Consumers and Mobile Financial Services
March 2014
- How Mobile Phones Affect Shopping Behavior
- Use of Mobile Phones in Financial Decisionmaking
- Conclusion
- Appendix 1: Technical Appendix on Survey Methodology
Use of Mobile Phones in Financial Decisionmaking
As the use of mobile banking increases, mobile phones are increasingly becoming tools for managing personal finances and tracking spending. For example, 69 percent of mobile banking users report using their mobile phone to check account balances or available credit before making a large purchase in the past 12 months. Of those who checked their balance or available credit, 50 percent report that they decided not to buy an item because of the amount of money in their bank account or the amount of available credit.Some smartphone users actively manage their finances on their mobile phones: 24 percent report using their phone to track purchases and expenses. Among those tracking their finances on their mobile phones, 43 percent use a service provided by their bank, 34 percent use the web browser to access a website, 31 percent use a mobile application for expense tracking, 15 percent take notes in a notepad or word processor, and 7 percent use a spreadsheet.
Because many consumers have near-constant access to their mobile phones, these devices have the potential to provide "just-in-time information" that can influence consumer financial behavior and help them to make different, and perhaps smarter, financial decisions. The actions consumers take in response to the receipt of text message or e-mail notices from their financial institutions demonstrate some of the potential effects of this technology for encouraging consumers to engage in different financial behaviors that may prove to have beneficial outcomes.

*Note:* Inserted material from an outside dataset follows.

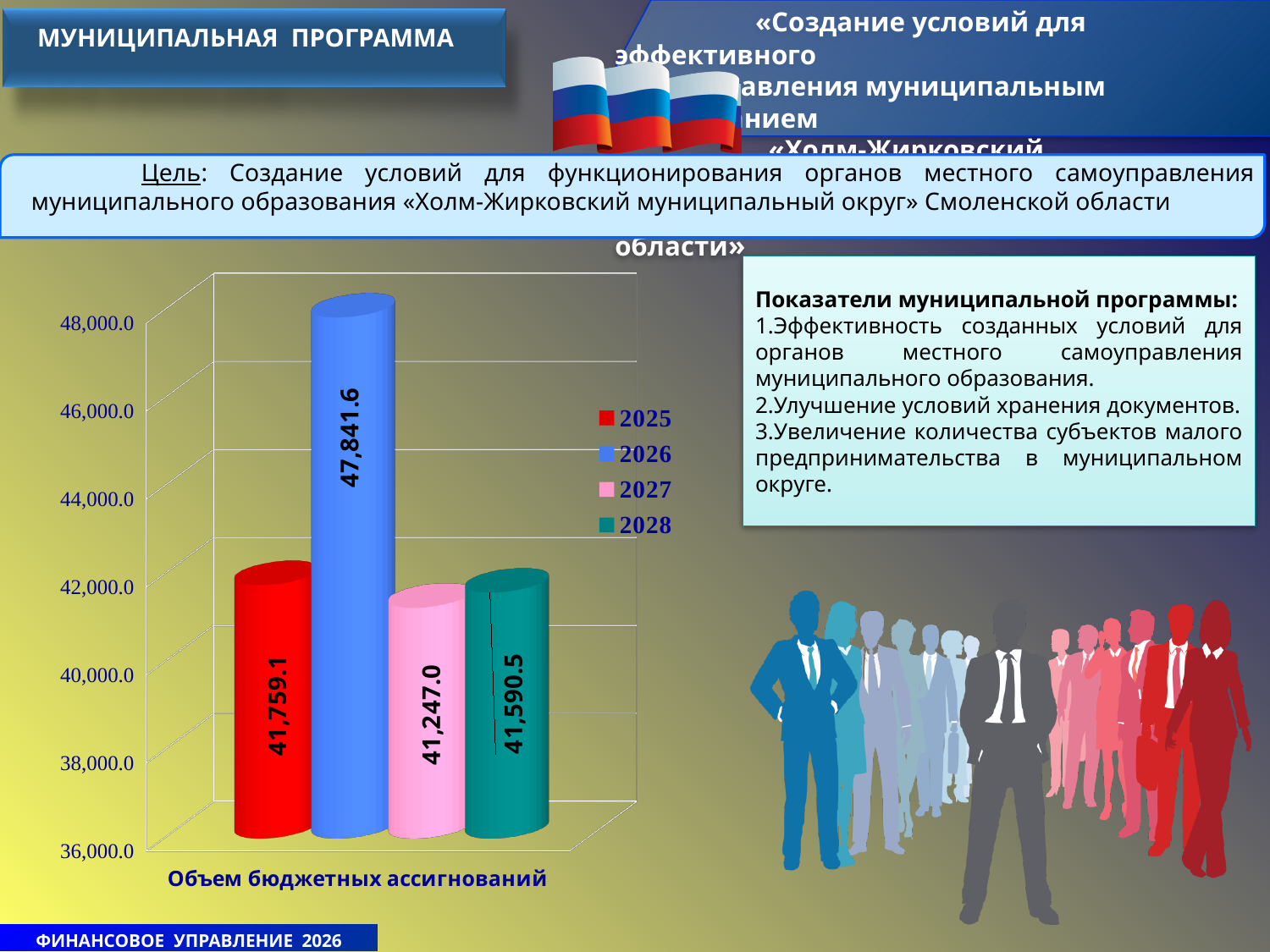
What is the value for 2027 in the chart? 41,247.0 What is the difference between the values for 2028 and 2027? 343.5 How many series does the legend list? 4 What is the value for 2028 in the chart? 41,590.5 What is the value for 2026 in the chart? 47,841.6 What is the category label shown below the chart? Объем бюджетных ассигнований Which year has the lowest value in the chart? 2027 What is the difference between the values for 2026 and 2025? 6,082.5 Which is larger, the value for 2025 or the value for 2028? 2025 What is the value for 2025 in the chart? 41,759.1 Which year has the highest value in the chart? 2026 What kind of chart is shown on the slide? Bar chart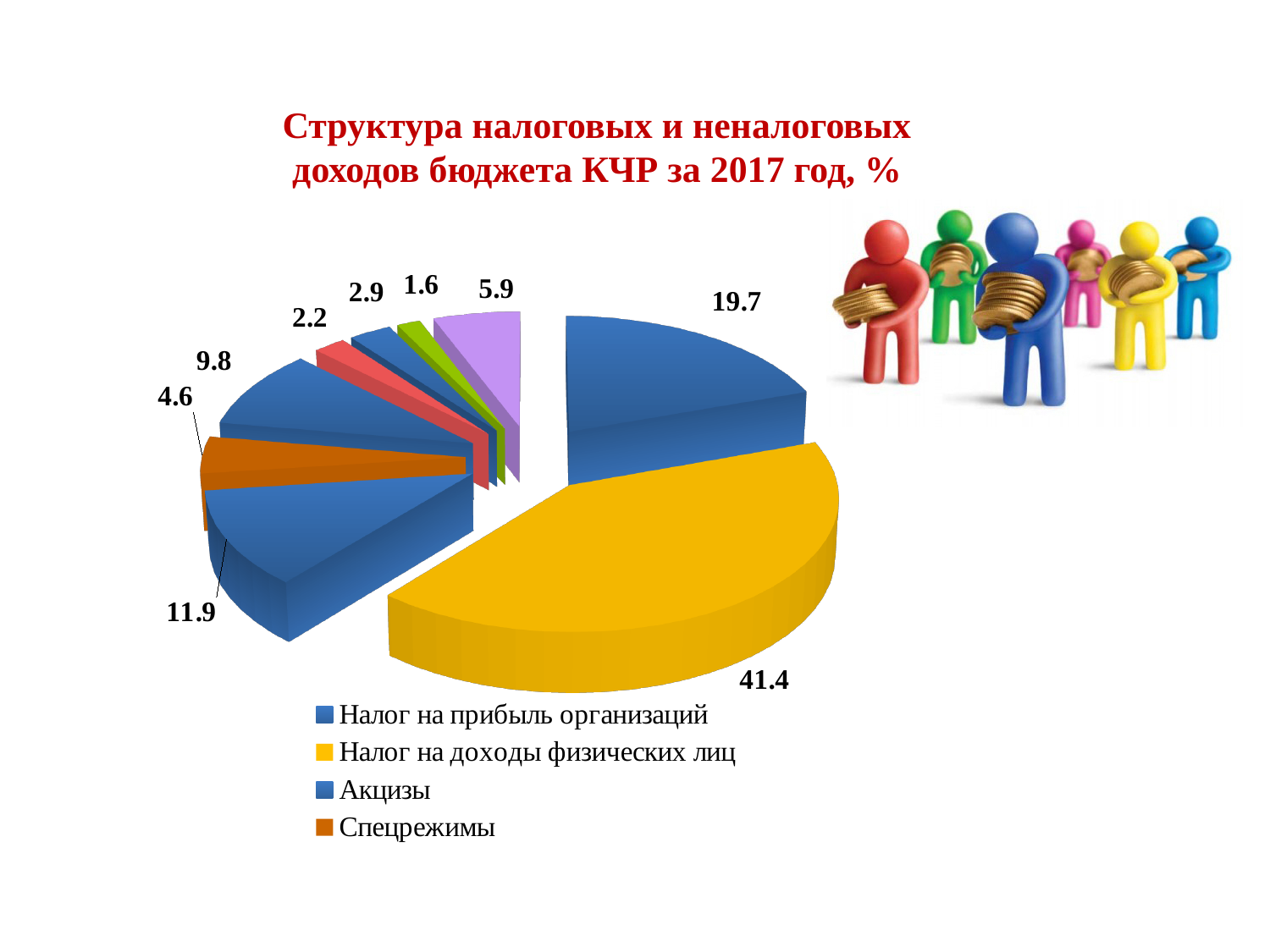
What is the smallest value labelled on the pie chart? 1.6 What is the value for Акцизы? 11.9 What is the value for Налог на прибыль организаций? 19.7 How many slices does the pie chart have? 9 How many entries does the legend list? 4 What type of chart is shown on the slide? Pie chart What is the difference between the values for Налог на доходы физических лиц and Налог на прибыль организаций? 21.7 What is the value for Спецрежимы? 4.6 Which category has the largest slice of the pie? Налог на доходы физических лиц What is the value for Налог на доходы физических лиц? 41.4 Which is larger, the value for Акцизы or the value for Спецрежимы? Акцизы What is the title of the chart? Структура налоговых и неналоговых доходов бюджета КЧР за 2017 год, %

More than half (53 percent) of people who use mobile banking receive e-mail alerts from their bank and 43 percent receive text message alerts. Among those receiving alerts, 52 percent receive "low-balance alerts," 49 percent receive "statement available notifications," 42 percent receive "payment due alerts," 41 percent receive "deposit or withdrawal alerts," 38 percent receive "fraud alerts," and 25 percent receive "credit card balance alerts" (figure 8). Consumers who received a low-balance alert from their bank nearly all report taking some action in response: transferring money into the account with the low-balance (47 percent), reducing their spending (37 percent), or depositing additional money into the account (32 percent) (figure 9). Only 19 percent report taking no action in response to receiving a low-balance alert.